Excessive memory usage running Gremlin Server on huge Docker ECS instances

428 views
Skip to first unread message

sergio....@aurea.com

unread,
Jun 8, 2017, 1:06:48 PM6/8/17
to Gremlin-users
Hello guys,

We have two x1.large (1tb memory each, with 64 processors) nodes running on an ECS cluster, that basically hosts more than 300 Gremlin Servers 3.2.4. For each of them, we are reserving an amount of memory of 2.5GB, which is pretty enough for our Neo4j databases. So, these two servers provides 2TB of memory and 128 processors, it would be plenty enough.
The issue that we noticed is that if we run the containers locally on Docker, we have an average of 500mb just after startup, which is fair enough. But when we check the same container to ECS (which is Linux) on a huge host, we noticed that the memory usage was much more higher, like 4 ~ 6GB per service, while using a huge host like x1.large.
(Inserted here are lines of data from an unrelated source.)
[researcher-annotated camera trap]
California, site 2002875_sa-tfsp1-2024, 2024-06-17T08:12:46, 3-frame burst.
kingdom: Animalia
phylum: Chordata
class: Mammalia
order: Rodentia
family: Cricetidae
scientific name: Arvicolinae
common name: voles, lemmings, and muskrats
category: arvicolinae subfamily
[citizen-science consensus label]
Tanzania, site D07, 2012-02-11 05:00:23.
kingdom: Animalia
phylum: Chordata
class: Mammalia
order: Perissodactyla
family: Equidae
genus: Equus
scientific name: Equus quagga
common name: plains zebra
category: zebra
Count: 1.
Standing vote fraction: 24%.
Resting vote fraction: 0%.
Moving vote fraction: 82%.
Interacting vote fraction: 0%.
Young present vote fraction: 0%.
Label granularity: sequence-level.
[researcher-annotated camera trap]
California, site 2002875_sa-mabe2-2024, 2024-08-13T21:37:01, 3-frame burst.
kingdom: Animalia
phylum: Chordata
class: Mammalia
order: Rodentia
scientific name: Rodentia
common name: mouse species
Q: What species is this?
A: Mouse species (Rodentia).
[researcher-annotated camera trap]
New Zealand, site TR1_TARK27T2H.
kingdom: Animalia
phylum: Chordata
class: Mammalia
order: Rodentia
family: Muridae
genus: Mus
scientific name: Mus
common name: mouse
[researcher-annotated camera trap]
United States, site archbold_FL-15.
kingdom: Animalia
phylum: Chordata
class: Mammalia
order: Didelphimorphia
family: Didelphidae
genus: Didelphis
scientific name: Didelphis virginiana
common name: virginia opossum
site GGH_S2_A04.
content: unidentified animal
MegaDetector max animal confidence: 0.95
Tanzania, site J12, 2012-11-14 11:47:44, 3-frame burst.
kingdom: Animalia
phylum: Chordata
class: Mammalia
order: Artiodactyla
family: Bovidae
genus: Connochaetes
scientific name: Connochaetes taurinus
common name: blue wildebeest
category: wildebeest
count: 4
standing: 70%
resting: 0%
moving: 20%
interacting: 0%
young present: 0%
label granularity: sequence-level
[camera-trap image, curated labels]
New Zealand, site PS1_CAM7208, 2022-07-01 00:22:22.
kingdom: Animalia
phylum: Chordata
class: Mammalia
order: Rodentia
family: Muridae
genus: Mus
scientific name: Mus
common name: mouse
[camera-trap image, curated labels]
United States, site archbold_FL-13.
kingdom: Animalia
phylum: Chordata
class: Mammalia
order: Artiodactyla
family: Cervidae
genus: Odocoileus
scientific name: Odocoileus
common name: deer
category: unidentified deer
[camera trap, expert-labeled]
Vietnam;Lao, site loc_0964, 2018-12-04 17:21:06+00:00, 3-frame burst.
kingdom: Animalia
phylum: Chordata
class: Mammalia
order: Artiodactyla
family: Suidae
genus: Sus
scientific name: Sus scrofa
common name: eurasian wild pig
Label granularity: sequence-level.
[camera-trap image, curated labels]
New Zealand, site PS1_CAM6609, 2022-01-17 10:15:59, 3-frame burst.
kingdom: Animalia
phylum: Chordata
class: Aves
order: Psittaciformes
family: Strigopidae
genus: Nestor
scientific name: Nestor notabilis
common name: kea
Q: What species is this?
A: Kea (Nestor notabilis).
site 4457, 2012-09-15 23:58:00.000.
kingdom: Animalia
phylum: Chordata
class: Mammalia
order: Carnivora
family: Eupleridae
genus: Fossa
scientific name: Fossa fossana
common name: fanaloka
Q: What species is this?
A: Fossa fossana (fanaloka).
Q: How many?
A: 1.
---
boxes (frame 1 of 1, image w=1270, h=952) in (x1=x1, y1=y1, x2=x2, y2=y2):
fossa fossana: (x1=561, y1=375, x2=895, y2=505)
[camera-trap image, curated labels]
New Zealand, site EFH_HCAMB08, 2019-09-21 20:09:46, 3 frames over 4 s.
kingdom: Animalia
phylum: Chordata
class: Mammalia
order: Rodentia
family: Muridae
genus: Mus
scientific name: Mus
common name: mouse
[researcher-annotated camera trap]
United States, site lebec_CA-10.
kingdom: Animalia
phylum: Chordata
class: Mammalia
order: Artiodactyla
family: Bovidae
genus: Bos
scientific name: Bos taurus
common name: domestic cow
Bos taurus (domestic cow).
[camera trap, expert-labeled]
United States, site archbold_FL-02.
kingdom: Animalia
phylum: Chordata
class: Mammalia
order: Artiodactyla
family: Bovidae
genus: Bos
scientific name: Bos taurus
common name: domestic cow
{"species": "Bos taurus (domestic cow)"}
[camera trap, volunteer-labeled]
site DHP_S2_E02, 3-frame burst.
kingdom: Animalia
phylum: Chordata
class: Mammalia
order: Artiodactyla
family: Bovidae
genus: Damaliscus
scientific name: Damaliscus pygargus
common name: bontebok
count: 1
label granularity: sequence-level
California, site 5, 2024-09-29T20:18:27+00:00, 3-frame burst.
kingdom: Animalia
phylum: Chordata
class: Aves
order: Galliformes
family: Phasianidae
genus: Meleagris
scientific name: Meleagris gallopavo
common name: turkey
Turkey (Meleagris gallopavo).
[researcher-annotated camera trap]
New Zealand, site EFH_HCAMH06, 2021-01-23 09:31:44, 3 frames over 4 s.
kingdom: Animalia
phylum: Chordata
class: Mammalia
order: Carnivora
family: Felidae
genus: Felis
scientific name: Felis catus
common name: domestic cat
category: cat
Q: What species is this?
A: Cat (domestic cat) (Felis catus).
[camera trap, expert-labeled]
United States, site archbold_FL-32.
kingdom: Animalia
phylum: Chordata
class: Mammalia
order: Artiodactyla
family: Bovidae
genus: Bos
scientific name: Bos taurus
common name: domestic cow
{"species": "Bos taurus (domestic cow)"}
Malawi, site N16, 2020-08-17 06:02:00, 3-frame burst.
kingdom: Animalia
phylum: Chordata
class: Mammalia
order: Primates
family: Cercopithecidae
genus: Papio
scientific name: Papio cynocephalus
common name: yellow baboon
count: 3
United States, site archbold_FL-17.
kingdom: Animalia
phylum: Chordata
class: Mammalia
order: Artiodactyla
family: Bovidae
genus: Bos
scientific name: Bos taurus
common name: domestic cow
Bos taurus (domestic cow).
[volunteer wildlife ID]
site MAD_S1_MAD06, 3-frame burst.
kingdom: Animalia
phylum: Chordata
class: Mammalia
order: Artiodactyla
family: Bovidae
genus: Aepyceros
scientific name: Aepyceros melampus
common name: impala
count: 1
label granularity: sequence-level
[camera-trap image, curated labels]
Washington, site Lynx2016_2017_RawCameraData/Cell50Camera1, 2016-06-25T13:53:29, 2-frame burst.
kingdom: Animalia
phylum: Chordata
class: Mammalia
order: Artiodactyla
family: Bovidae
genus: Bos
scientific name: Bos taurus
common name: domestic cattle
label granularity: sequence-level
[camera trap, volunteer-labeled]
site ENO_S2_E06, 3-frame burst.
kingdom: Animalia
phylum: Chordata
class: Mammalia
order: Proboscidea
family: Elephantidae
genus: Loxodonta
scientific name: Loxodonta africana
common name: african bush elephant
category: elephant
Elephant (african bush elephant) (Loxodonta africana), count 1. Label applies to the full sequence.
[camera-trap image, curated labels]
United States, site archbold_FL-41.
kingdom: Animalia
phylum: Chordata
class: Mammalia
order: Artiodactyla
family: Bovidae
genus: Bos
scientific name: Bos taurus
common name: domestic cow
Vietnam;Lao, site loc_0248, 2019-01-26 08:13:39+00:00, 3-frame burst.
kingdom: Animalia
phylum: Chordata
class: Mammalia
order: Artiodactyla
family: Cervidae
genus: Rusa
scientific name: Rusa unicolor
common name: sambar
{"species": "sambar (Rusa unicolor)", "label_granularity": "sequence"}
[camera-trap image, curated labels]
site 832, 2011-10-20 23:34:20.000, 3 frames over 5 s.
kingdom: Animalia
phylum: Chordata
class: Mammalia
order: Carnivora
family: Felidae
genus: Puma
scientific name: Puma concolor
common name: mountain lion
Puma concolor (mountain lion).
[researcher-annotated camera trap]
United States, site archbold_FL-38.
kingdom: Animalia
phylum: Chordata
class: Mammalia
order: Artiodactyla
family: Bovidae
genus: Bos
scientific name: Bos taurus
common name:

We are aware that Java have some limitations while running as a container service, as described here: https://developers.redhat.com/blog/2017/03/14/java-inside-docker/

Also, we know that the issue is occurring only in huge nodes, because we also have tested with +40 instances cluster of m4.2xlarge and it worked as expected (low memory usage, low processor usage, went perfectly fine), but we cannot proceed using smaller instances because its a business requirement that we use huge x1.large instances.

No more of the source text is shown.